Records
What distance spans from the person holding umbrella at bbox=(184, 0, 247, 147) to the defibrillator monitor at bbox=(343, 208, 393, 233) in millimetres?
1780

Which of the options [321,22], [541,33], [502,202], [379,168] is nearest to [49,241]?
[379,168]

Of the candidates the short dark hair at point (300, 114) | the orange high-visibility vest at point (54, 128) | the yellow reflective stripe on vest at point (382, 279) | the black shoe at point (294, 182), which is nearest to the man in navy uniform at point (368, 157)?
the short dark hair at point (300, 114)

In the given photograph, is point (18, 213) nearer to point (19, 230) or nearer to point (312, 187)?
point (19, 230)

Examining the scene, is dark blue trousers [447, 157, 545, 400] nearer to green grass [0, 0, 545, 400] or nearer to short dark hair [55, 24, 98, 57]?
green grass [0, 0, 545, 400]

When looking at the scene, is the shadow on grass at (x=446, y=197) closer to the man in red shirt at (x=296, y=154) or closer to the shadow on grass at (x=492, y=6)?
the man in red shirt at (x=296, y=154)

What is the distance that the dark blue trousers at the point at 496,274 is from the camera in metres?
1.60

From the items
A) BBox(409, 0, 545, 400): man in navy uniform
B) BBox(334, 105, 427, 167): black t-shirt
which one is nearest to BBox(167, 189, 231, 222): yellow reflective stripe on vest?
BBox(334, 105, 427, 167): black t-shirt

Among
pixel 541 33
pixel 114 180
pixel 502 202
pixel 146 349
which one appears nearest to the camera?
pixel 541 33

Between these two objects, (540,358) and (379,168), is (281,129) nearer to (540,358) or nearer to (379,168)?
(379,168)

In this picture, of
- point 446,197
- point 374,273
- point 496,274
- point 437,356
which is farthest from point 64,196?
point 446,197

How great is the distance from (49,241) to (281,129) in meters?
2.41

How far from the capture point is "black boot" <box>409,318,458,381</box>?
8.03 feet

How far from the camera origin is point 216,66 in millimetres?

Task details
Revise the material above so that every "millimetres" becomes "millimeters", leaving all else as it is.

Result of the task
What distance spans from the person holding umbrella at bbox=(184, 0, 247, 147) to the defibrillator monitor at bbox=(343, 208, 393, 233) in millimeters?
1780

Which of the options [321,22], [541,33], [502,202], [379,168] is nearest to [49,241]?
[379,168]

Of the candidates the short dark hair at point (300, 114) | the orange high-visibility vest at point (54, 128) | the yellow reflective stripe on vest at point (382, 279) | the black shoe at point (294, 182), which is nearest to the man in navy uniform at point (368, 157)?
the short dark hair at point (300, 114)

In the given photograph, is point (18, 213) nearer to point (19, 230) or nearer to point (312, 187)?
point (19, 230)

Examining the scene, is dark blue trousers [447, 157, 545, 400] nearer to green grass [0, 0, 545, 400] or nearer to short dark hair [55, 24, 98, 57]?
green grass [0, 0, 545, 400]

When looking at the scene, is the shadow on grass at (x=446, y=197) closer to the man in red shirt at (x=296, y=154) or closer to the shadow on grass at (x=492, y=6)?
the man in red shirt at (x=296, y=154)

What is the distance that the dark blue trousers at the point at 496,274 is from the camera in metres?
1.60

From the items
A) BBox(409, 0, 545, 400): man in navy uniform
B) BBox(334, 105, 427, 167): black t-shirt
which one is nearest to BBox(167, 189, 231, 222): yellow reflective stripe on vest?
BBox(334, 105, 427, 167): black t-shirt

Among
pixel 541 33
pixel 114 180
pixel 502 202
pixel 146 349
which one appears nearest to the camera?
pixel 541 33

Between these two objects, (540,358) and (379,168), is (281,129) nearer to (540,358) or nearer to (379,168)?
(379,168)

In this picture, of
- point 446,197
- point 374,273
- point 496,274
- point 437,356
which is farthest from point 64,196?
point 446,197

How great is the distance from (49,241) to (281,129) in meters?
2.41

How far from the capture point is "black boot" <box>409,318,458,381</box>?
8.03 feet

How far from the camera origin is point 216,66 in millimeters?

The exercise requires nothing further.